Following the bombing of the Indian embassy in Kabul, Afghanistan in July, both the Afghan and U.S. governments publicly accused Pakistan’s ISI of being involved in the attack. What was unusual about this accusation was not the claim of ISI involvement in acts of terrorism, but that Washington officially backed the claim rather than ignoring or trying to whitewash it.

This represented a significant shift in policy towards Pakistan, and sent a clear message to its new rulers that they’d better fall in line or risk becoming further estranged from Washington.

The risk of possibly being added to the list of “rogue states”, as defined by the U.S., is a grave one indeed, as evidenced by the case of Iraq and numerous other wars or military interventions carried out in pursuit of perceived U.S. “interests” as defined by small numbers of political and financial elites, without regard — and quite often contrary to — the actual interests of the American people.

There are at least some indications that presidential hopeful and leader of the Pakistan People’s Party Asif Ali Zardari might be willing to play along. It was disclosed last week that U.S. ambassador to the United Nations Zalmay Khalilzad had been contacting Zardari and, according to Zardari himself, providing “advice and help”. State Department officials were outraged when they learned of the contacts, which were described as “unauthorized”. But it’s unclear whether he was acting on behalf of the White House in an effort to bypass the State Department or not. As the New York Times article breaking the story noted, “now that Mr. Musharraf is out of the picture, the administration, despite public protestation of neutrality, is seeking another ally.”

Whatever may or may not be going on behind the scenes, Zardari seems intent on presenting himself publicly as willing to cooperate with the U.S., but fiercely independent of Washington. This public face would be necessary for any Pakistani leader, no matter how willing to serve Washington’s purposes one might actually be; that lesson from Musharraf certainly has not gone unnoticed among Pakistani political leaders.
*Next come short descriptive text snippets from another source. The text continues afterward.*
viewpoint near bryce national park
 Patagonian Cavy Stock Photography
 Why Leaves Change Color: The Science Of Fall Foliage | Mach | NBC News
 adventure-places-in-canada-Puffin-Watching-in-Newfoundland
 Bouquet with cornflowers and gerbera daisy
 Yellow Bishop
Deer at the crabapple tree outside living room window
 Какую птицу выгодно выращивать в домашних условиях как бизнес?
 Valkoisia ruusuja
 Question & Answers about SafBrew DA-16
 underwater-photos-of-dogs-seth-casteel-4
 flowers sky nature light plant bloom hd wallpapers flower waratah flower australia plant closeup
In a column in the Washington Post yesterday, he did not mention the U.S. attack in Pakistan, but rather explained his decisions for running for president and policy beliefs. He wrote, “We stand with the United States” and other victims of terrorism, but added that “Fundamentally, however, the war we our fighting is our war. This battle is for Pakistan’s soul.”

In his column, Zardari wrote that “Judges who were dismissed arbitrarily by Musharraf in November are being restored to the bench by the government my party leads”. But the other major party in the coalition government, the Pakistan Muslim League-N, led by former prime minister Nawaz Sharif, withdrew from the government after Zardari had stalled on reinstating the justices, including Iftikhar Mohammed Chaudhry, the Supreme Court Chief Justice who was removed by Musharraf because it was clear the court would rule that his disputed re-election was invalid since he was still head of the army at the time.

Zardari also wrote, “I spent nine years in prison…. I was imprisoned because of unsubstantiated charges — which it is now acknowledged were politically motivated — and was never convicted of anything, even under a judicial system controlled by our adversaries.”

Zardari is the widower of former prime minister Benazir Bhutto, who was assassinated last year. She had returned to Pakistan under an agreement with Musharraf to grant her and Zardari amnesty against corruption charges. In return, Bhutto would not challenge Musharraf’s election. One possible reason for Zardari’s hesitation to reinstate Chaudhry is the fear that with Musharraf now gone, Chaudhry might renew charges of corruption against Zardari.